Tennyson later filed several state post-conviction challenges to his conviction. He filed a state post-conviction motion under Colorado Rules of Criminal Procedure 35(c) in 2011, another Rule 35(c) motion in 2014 and a state habeas petition, in 2015. 

The Colorado courts denied or dismissed each of these post-conviction motions or petitions and the Colorado appellate courts affirmed the denial of relief.

On August 26, 2016, Tennyson filed a section 2254 petition in federal district court. The district court dismissed it as time-barred and denied a certificate of appealability. 

Tennyson then filed a motion to alter, amend or modify the judgment under Federal Rules of Civil Procedure 59(e), which the district court also denied. He filed a timely notice of appeal. The 10th Circuit Court of Appeals denied and dismissed the appeal. 

Mosier v. Farren 

Wendell Mosier is an inmate in the Potter County Detention Center in Amarillo, Texas. He filed pro se a 42 U.S. Code section 1983 complaint in the U.S. District Court for the District of Colorado. Each defendant was a Texas resident.

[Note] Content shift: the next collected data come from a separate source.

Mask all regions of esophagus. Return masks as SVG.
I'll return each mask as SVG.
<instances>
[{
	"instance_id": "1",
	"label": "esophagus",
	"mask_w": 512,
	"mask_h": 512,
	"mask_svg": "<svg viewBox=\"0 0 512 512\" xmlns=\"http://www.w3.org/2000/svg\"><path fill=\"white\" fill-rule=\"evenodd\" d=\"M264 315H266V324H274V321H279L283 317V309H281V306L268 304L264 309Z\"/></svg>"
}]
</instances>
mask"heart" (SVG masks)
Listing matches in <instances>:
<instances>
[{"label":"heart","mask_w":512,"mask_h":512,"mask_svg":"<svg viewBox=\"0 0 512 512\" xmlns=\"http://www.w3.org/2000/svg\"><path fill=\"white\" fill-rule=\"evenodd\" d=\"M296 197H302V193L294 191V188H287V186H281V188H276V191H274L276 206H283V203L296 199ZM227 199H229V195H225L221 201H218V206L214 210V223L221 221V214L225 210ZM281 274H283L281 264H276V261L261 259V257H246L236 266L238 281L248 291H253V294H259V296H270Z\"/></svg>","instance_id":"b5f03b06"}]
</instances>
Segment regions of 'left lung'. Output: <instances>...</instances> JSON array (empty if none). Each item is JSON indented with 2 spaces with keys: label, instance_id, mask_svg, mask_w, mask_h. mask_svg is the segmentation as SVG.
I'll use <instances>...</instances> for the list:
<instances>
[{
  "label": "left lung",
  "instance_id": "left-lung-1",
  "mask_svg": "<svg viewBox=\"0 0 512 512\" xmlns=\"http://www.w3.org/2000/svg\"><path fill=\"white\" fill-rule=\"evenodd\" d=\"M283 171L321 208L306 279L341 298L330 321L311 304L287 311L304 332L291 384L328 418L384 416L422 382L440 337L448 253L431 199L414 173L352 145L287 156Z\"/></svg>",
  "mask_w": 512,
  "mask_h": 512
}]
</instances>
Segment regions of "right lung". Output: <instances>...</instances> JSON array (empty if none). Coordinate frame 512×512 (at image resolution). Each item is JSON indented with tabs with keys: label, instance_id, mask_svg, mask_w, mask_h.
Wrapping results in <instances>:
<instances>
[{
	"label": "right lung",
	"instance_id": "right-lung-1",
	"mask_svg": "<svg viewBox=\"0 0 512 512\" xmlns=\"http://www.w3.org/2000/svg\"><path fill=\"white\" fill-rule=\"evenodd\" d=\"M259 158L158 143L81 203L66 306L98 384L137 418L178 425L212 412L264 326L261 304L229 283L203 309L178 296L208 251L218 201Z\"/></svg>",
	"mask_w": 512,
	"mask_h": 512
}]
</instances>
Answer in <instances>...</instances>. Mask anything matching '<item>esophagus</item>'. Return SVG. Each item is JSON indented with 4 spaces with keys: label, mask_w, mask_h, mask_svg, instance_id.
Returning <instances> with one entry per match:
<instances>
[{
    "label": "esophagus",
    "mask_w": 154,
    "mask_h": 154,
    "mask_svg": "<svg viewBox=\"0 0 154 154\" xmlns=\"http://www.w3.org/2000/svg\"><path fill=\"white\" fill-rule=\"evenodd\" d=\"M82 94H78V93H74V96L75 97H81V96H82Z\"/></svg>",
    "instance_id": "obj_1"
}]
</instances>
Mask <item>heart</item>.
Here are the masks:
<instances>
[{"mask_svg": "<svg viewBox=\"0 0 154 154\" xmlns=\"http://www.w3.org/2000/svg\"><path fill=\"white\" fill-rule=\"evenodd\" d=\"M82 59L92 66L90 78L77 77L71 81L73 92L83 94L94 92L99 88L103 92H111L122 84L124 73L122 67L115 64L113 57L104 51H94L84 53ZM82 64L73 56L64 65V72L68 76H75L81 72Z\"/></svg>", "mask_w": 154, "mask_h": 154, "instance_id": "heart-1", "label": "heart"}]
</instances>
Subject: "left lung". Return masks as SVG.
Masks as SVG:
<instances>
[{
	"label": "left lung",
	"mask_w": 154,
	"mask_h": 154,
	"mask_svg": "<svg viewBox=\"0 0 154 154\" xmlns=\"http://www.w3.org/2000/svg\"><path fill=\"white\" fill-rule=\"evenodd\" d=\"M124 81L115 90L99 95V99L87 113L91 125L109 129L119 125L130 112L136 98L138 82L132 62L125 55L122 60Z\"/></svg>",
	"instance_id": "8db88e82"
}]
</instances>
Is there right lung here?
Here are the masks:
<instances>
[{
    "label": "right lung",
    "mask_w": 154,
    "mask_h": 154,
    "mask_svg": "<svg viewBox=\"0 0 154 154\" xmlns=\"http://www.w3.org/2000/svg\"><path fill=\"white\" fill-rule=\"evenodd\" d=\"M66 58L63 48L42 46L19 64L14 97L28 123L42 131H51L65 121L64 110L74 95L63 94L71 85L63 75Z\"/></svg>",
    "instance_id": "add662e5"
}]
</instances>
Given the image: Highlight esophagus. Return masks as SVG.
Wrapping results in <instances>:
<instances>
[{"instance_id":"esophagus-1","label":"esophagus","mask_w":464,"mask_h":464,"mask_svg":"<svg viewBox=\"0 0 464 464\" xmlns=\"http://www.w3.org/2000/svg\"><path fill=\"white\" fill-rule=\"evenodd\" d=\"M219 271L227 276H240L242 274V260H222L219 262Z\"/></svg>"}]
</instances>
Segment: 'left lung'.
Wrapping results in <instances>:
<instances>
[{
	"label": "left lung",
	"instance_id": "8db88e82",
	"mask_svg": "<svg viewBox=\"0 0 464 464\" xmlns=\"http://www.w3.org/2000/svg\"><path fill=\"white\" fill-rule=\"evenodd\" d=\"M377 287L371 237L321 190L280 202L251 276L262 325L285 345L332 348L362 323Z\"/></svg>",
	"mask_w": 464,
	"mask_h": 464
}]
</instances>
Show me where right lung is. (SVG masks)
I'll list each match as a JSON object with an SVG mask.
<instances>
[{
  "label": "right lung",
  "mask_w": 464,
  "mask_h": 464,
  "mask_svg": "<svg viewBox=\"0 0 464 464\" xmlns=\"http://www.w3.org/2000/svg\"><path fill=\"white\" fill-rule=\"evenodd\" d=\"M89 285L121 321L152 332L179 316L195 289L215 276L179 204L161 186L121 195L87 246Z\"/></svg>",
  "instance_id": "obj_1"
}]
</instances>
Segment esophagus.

Mosier claimed that Texas denied him due process and violated his double-jeopardy rights by filing a criminal non-support charge for child-support arrearages he assertedly had already paid in full. 

He claimed that the resulting judgment led Texas to garnish his wages and deplete his savings account. Mosier then filed a document titled “Amendment to Relief Sought.”

The district court sua sponte determined that venue was improper, finding that “Mosier’s assertion regarding wages and bank accounts in Colorado do not [sic] demonstrate that a substantial part of property that is the subject of the [complaint] is situated in Colorado.” 

The court also found that “because it appears that Mosier’s claims are barred by the Rooker-Feldman doctrine[,]” transfer to a district with venue wouldn’t be in the interest of justice. See 28 U.S.C. § 1406(a). 

The district court dismissed the case without prejudice for improper venue and entered judgment by separate order. 

Mosier appealed the district court’s dismissal for improper venue of his pro se 42 U.S. Code section 1983 complaint. The 10th Circuit Court of Appeals affirmed. 

Pittman v. Berryhill

Emanuel Pittman alleged that he was disabled due to a visual impairment, post-traumatic stress disorder, insomnia, bipolar disorder/manic depression, a C-6 fracture and anti-personality disorder. 

After a hearing where Pittman was represented by counsel, an administrative law judge denied his applications at the last step of the five-step sequential evaluation process set forth in 20 CFR. 

The administrative law judge found that although Pittman had several severe impairments, none met or medically equaled the severity of one of the impairments listed in 20 Code of Federal Regulation. 

The administrative law judge then found that Pittman had the residual functional capacity to perform work in the medium exertional category. 

With these limitations, the administrative law judge determined that Pittman, who had no past relevant work, could perform work existing in significant numbers in the national economy, such as cleaner/housekeeper, marker and cafeteria attendant. The administrative law judge, therefore, denied his applications.

Pittman sought judicial review in the district court, where he represented himself. The district court affirmed the administrative law judge’s decision. 

Exercising jurisdiction under 42 U.S. Code section 405(g) and 28 U.S. Code section 1291, the 10th Circuit Court of Appeals affirmed.